Research Project: Improving Nutrient Use Efficiency and Mitigating Nutrient and Pathogen Losses from Dairy Production Systems

Location: Environmentally Integrated Dairy Management Research

Title: Prevalence of purulent vaginal discharge in dairy herds depends on timing but not method of detection

item RICCI, ALESSANDRO - University Of Torino
item Reed, Kristan
item PASCOTTINI, OSVALDO - University Of Guelph

Submitted to: Journal of Dairy Science
Publication Type: Abstract Only
Publication Acceptance Date: 3/3/2018
Publication Date: N/A
Citation: N/A

Interpretive Summary:

Technical Abstract: A review of existing literature was conducted to determine the prevalence of purulent vaginal discharge (PVD) in dairy herds around the world and detection methodologies that influence prevalence estimates. Four databases (PubMed, Google Scholar, Web of Science, and Scopus) were queried with the search terms “endometritis”, “PVD”, or “Metricheck” and “dairy.” The abstracts of initial search results were scanned to ensure the study used dairy cows and one of three methods of PVD diagnosis: use of a gloved hand, vaginoscopy, or Metricheck. This resulted in collection of 42 manuscripts, 36 of which reported sufficient information about their methodology and PVD prevalence to be included in the subsequent analysis. Reports were from 5 geographic regions: North America, South America, Europe, Asia, and the South Pacific and included 85 observations on PVD prevalence. The metafor package in R statistical software was used to fit fixed, random, and mixed effects models to estimate average PVD prevalence and factors influencing this prevalence using a logistic transformation of the original proportion values weighted by the number of animals in the cohort.
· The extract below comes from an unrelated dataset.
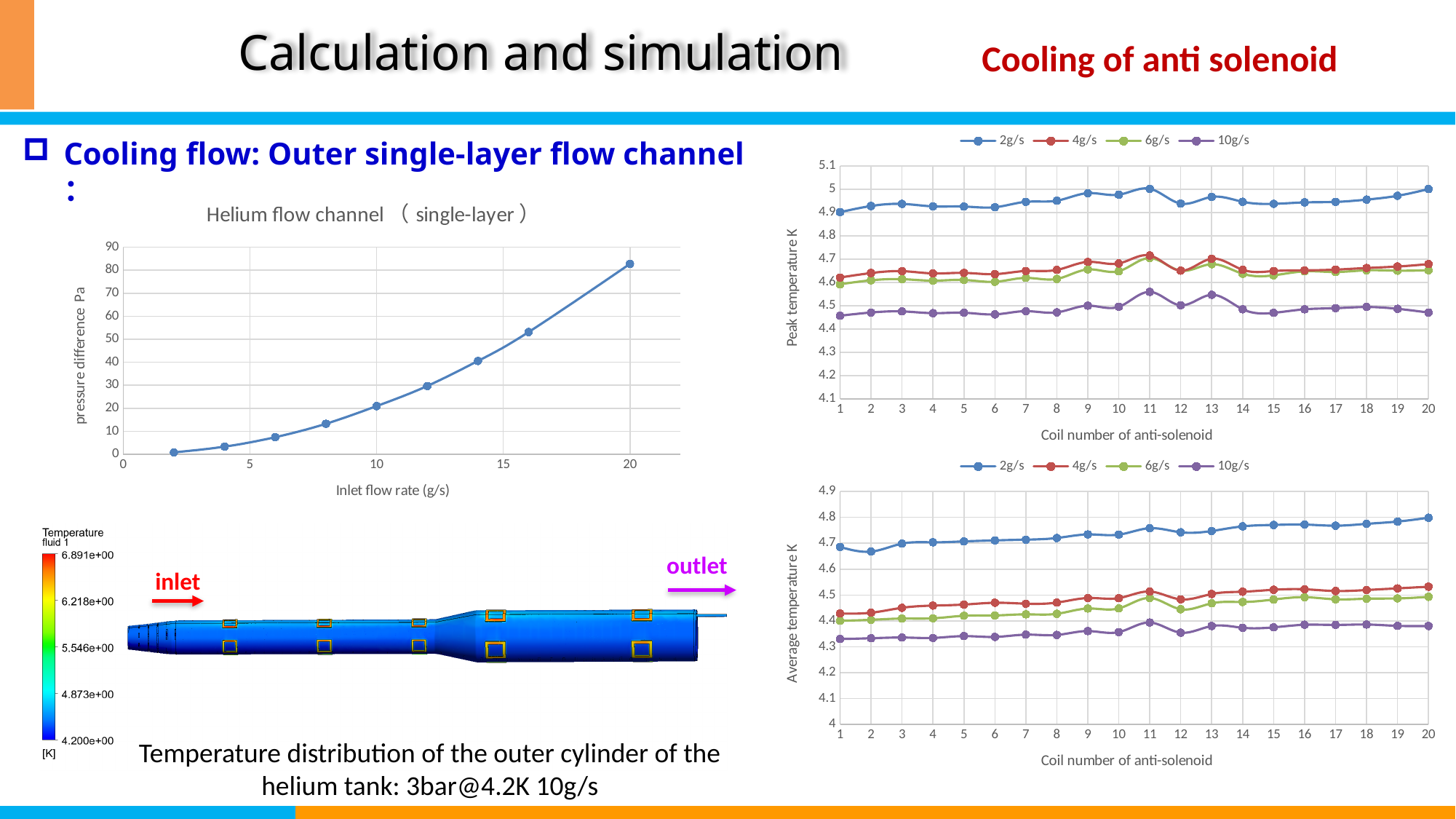
What kind of chart is the 'Helium flow channel (single-layer)' chart? line chart In the 'Helium flow channel (single-layer)' chart, does the pressure difference rise or fall as the inlet flow rate increases? rise In the 'Helium flow channel (single-layer)' chart, is the pressure difference at an inlet flow rate of 4 g/s greater or less than 10? less In the Average temperature K chart (bottom right), is the 10g/s value at coil number 1 greater or less than 4.4? less In the 'Helium flow channel (single-layer)' chart, is the pressure difference at an inlet flow rate of 20 g/s greater or less than 70? greater In the Peak temperature K chart (top right), which series has the lowest peak temperature across the coils? 10g/s In the 'Helium flow channel (single-layer)' chart, how many data points are plotted? 9 In the Peak temperature K chart (top right), which series has the highest peak temperature across the coils? 2g/s In the Peak temperature K chart (top right), how many series does the legend list? 4 In the Average temperature K chart (bottom right), how many coil numbers are shown on the x axis? 20 In the 'Helium flow channel (single-layer)' chart, what is the x-axis title? Inlet flow rate (g/s)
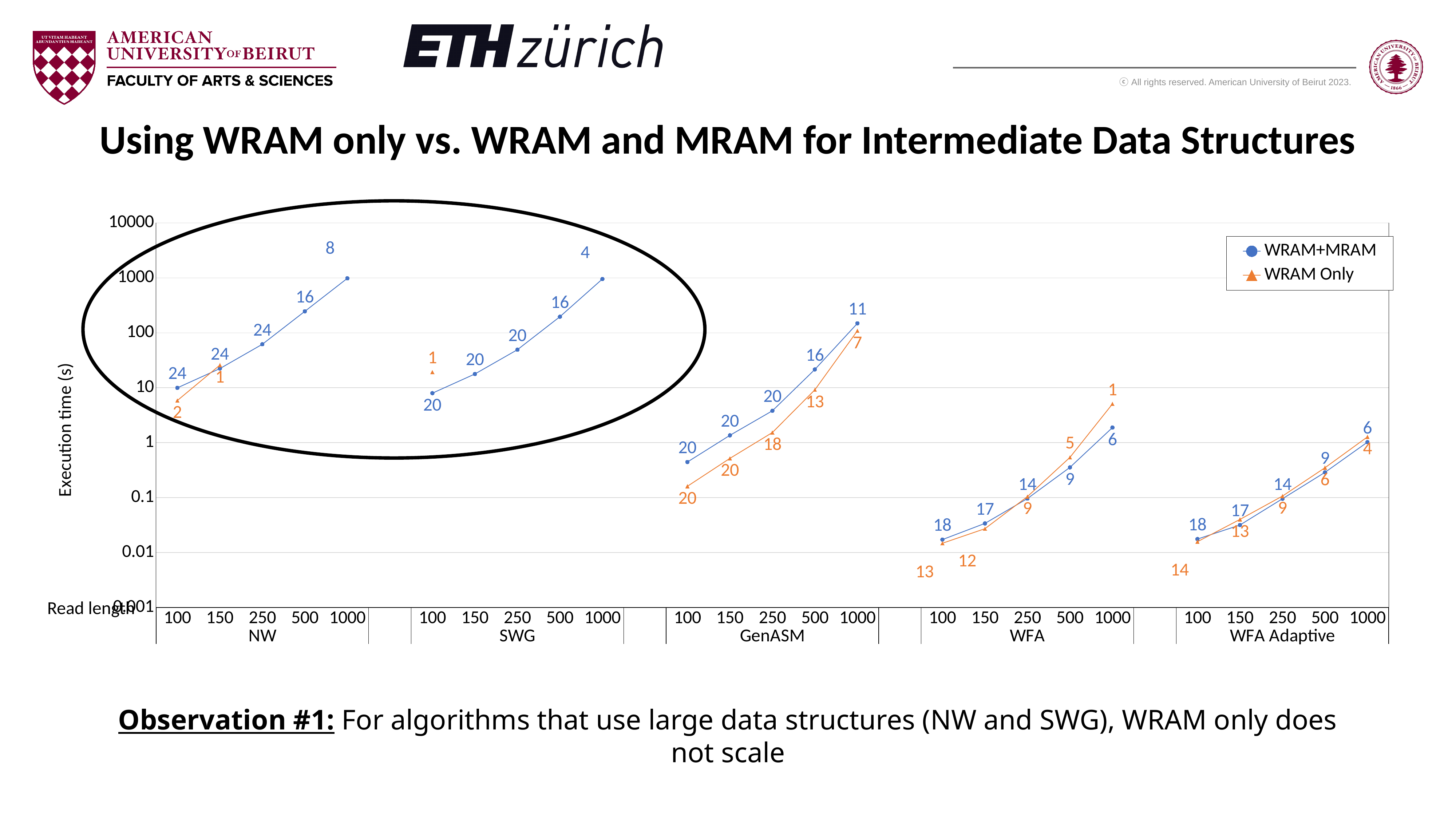
How many read lengths are plotted for each algorithm group? 5 For the NW group, does the WRAM+MRAM execution time rise or fall as read length increases? rise How many algorithm groups are shown along the x axis? 5 What kind of chart is shown on the slide? line chart How many series does the legend list? 2 Is the WRAM+MRAM execution time for NW at read length 1000 greater or less than 100? greater For GenASM at read length 100, which series has the higher execution time, WRAM+MRAM or WRAM Only? WRAM+MRAM How many WRAM Only points are plotted for the SWG group? 1 For WFA at read length 1000, which series has the higher execution time, WRAM+MRAM or WRAM Only? WRAM Only Is the WRAM+MRAM execution time for WFA Adaptive at read length 100 greater or less than 0.1? less Is the WRAM+MRAM execution time for SWG at read length 100 greater or less than 1? greater What are the two series named in the legend? WRAM+MRAM and WRAM Only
The fixed effects model estimated a prevalence of 0.235 (95% CI of 0.231-0.239) while the random effects model estimated a slightly higher effect size of 0.247 (95% CI 0.210 – 0.288). The full mixed effects model included fixed effects for parity, calving strategy (seasonal or continuous), region, method of diagnosis, and day of diagnosis. Only the day of diagnosis had a significant (P < 0.05) effect on the prevalence of PVD with a decrease in PVD prevalence of 0.4% per day in lactation. Average PVD prevalence estimated by the mixed-effects model was 0.249 (95% CI 0.200 – 0.307). All models included a large degree of heterogeneity indicating factors not included in this analysis account for most of the variation in PVD; however, our results show PVD prevalence does not vary with region of the world, parity, or method of diagnosis.